Friday, June 25, 2010
7734: Great Scott!
From The National Review…
A Political Moment to Savor
A black Republican wins a GOP nomination in South Carolina.
By Abigail Thernstrom
State representative Tim Scott, a black Republican, has won the GOP primary in South Carolina’s First Congressional District. It’s not particularly big news in the mainstream media; perhaps Republican victories are always unwelcome — particularly ones that put a tiny chip in the image of the GOP as whites-only. In fact, it’s a moment to savor.
Scott’s opponent was Paul Thurmond, who got a mere 32 percent of the vote. Not even close, in other words. The young Mr. Thurmond is the son of the late U.S. senator Strom Thurmond, who led the segregationist Dixiecrat rebellion from the Democratic party in 1948 and filibustered the 1957 civil-rights bill for a record 24 hours and 18 minutes.
But that was a different time and another world. Such was the impact of the 1965 Voting Rights Act that even Strom was forced to change. By the 1970s, he was securing federal funds for South Carolina’s black mayors and black colleges, and extending his famed constituent services to black voters.
The First Congressional District is only 20 percent black, with a miniscule number likely to participate in a GOP primary. Thus both candidates were competing for the white vote. Former Alaska governor Sarah Palin and former Arkansas governor Mike Huckabee endorsed Scott, while Thurmond was the choice of much of the state’s Republican-party establishment. Perhaps the name carried some negative baggage. “This is a state which has gotten tired of its reputation for religious and racial intolerance,” Brian McGee, a professor at the College of Charleston, told Bloomberg News.
The solidly Republican district, which John McCain won with 56 percent of the vote, is based in Charleston and runs along much of the state’s Atlantic coastline. Scott owns an insurance company and is a partner in a real-estate firm. He graduated from Charleston Southern University (a Baptist school) in 1988, and served for 13 years on the Charleston county council.
When Scott was elected to the state house of representatives in 2008, he was the first black Republican there in over 100 years. And if Scott prevails in November, as is likely, he will be the first black Republican to serve in Congress since the retirement of Oklahoma’s J. C. Watts in 2003 — and the first black to represent any southern state in Congress since Reconstruction.
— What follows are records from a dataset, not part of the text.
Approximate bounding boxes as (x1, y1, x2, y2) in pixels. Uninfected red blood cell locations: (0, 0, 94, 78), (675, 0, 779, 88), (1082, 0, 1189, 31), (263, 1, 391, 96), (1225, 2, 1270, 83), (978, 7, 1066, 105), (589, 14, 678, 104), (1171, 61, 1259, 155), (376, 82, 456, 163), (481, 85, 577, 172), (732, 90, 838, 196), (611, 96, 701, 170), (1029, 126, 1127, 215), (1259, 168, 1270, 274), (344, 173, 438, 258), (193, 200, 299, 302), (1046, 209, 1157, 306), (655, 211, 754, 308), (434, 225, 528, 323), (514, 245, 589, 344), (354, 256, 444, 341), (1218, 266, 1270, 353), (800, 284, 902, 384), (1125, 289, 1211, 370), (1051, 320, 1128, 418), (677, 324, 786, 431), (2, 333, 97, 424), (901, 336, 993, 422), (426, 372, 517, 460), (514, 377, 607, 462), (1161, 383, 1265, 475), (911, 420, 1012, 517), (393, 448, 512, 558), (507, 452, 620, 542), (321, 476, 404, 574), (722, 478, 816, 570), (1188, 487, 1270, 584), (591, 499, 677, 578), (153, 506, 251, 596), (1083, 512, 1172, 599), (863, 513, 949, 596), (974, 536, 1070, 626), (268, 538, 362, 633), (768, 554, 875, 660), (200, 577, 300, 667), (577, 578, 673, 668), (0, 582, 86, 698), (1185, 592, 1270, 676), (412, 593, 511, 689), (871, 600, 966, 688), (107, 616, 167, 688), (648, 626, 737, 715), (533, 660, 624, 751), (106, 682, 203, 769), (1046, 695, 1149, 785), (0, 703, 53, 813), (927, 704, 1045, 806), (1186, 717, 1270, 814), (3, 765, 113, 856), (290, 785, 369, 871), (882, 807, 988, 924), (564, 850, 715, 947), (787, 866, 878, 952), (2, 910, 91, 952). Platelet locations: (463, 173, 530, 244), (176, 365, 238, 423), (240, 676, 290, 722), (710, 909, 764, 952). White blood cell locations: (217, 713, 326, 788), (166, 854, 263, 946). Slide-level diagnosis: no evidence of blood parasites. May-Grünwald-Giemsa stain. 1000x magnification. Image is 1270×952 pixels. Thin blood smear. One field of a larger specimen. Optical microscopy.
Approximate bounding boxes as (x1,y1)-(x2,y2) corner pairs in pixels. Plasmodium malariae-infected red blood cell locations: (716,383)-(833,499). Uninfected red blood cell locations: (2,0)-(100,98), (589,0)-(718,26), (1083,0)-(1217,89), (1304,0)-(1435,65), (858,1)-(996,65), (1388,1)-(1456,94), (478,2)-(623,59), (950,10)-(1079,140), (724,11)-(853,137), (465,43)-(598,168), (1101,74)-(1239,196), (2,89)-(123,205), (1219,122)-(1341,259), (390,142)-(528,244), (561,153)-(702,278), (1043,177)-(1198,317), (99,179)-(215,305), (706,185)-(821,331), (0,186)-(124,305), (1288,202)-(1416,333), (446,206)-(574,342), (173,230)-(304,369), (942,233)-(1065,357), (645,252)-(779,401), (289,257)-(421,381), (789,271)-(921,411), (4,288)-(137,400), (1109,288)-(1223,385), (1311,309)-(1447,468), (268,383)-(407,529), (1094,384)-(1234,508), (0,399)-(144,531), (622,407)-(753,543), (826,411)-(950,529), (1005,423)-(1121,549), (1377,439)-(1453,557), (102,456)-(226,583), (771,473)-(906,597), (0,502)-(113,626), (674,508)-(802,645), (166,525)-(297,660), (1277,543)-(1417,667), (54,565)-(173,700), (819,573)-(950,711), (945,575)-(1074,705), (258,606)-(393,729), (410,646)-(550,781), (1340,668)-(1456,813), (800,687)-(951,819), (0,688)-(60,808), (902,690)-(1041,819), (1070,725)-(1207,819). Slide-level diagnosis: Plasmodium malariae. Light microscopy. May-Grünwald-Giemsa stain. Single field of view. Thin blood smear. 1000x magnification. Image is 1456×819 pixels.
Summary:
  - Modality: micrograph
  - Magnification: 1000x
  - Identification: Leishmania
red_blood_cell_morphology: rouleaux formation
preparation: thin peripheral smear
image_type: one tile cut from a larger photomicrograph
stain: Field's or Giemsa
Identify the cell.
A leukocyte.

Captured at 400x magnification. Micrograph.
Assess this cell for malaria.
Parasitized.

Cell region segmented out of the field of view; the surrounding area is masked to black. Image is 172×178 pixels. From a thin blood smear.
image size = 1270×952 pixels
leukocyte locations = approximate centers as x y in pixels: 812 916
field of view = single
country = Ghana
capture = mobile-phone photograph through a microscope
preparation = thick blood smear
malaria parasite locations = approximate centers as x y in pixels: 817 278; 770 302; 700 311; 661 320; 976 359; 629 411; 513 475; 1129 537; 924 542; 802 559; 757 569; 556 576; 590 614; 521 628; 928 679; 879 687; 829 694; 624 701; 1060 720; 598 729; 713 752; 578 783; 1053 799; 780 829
It is often said that southern whites will not vote for black candidates. Wrong. They will not vote for blacks with the far-left message of most of the Congressional Black Caucus. Scott doesn’t fit the mold. Get on his website; his message is that of a solid Republican: “If I can seek opportunity, not security, I want to take the calculated risk to dream and build, to fail and to succeed. I refused to barter incentive for dole.” He describes himself as a “believer in small government” and entrepreneurship, as well as an opponent of Obamacare. “President Obama’s health care bill taxes too much, spends too much, is bad for our health care, and is unconstitutional. Tim Scott will fight against government takeover of health care,” his site reads.
The site also contains a video of Scott talking to voters. Not a trace of a southern accent — in sharp contrast to the state’s GOP gubernatorial candidate, Nikki Haley. Indeed, just listening to him, not knowing his color, one might think he was a northern white. His race- and region-neutral voice will likely be an asset should he seek higher office in the future.
Republican National Committee chairman Michael Steele made a big push for black candidates, most of whom either have lost primary elections or are expected to lose in November. But a win is a win — even if it turns out to be only one. Tim Scott will not be the first black Republican to secure public office, assuming he takes the district in November. His predecessors, however, have been few and far between. Many on the left will continue to describe American race relations as basically unchanged since the days of Strom Thurmond; true patriots know differently. And Scott’s victory is welcome evidence that of course they’re right — if we needed it.
— Abigail Thernstrom is the author, most recently, of Voting Rights — and Wrongs: The Elusive Quest for Racially Fair Elections. She is an adjunct scholar at the American Enterprise Institute and vice chair of the U.S. Commission on Civil Rights.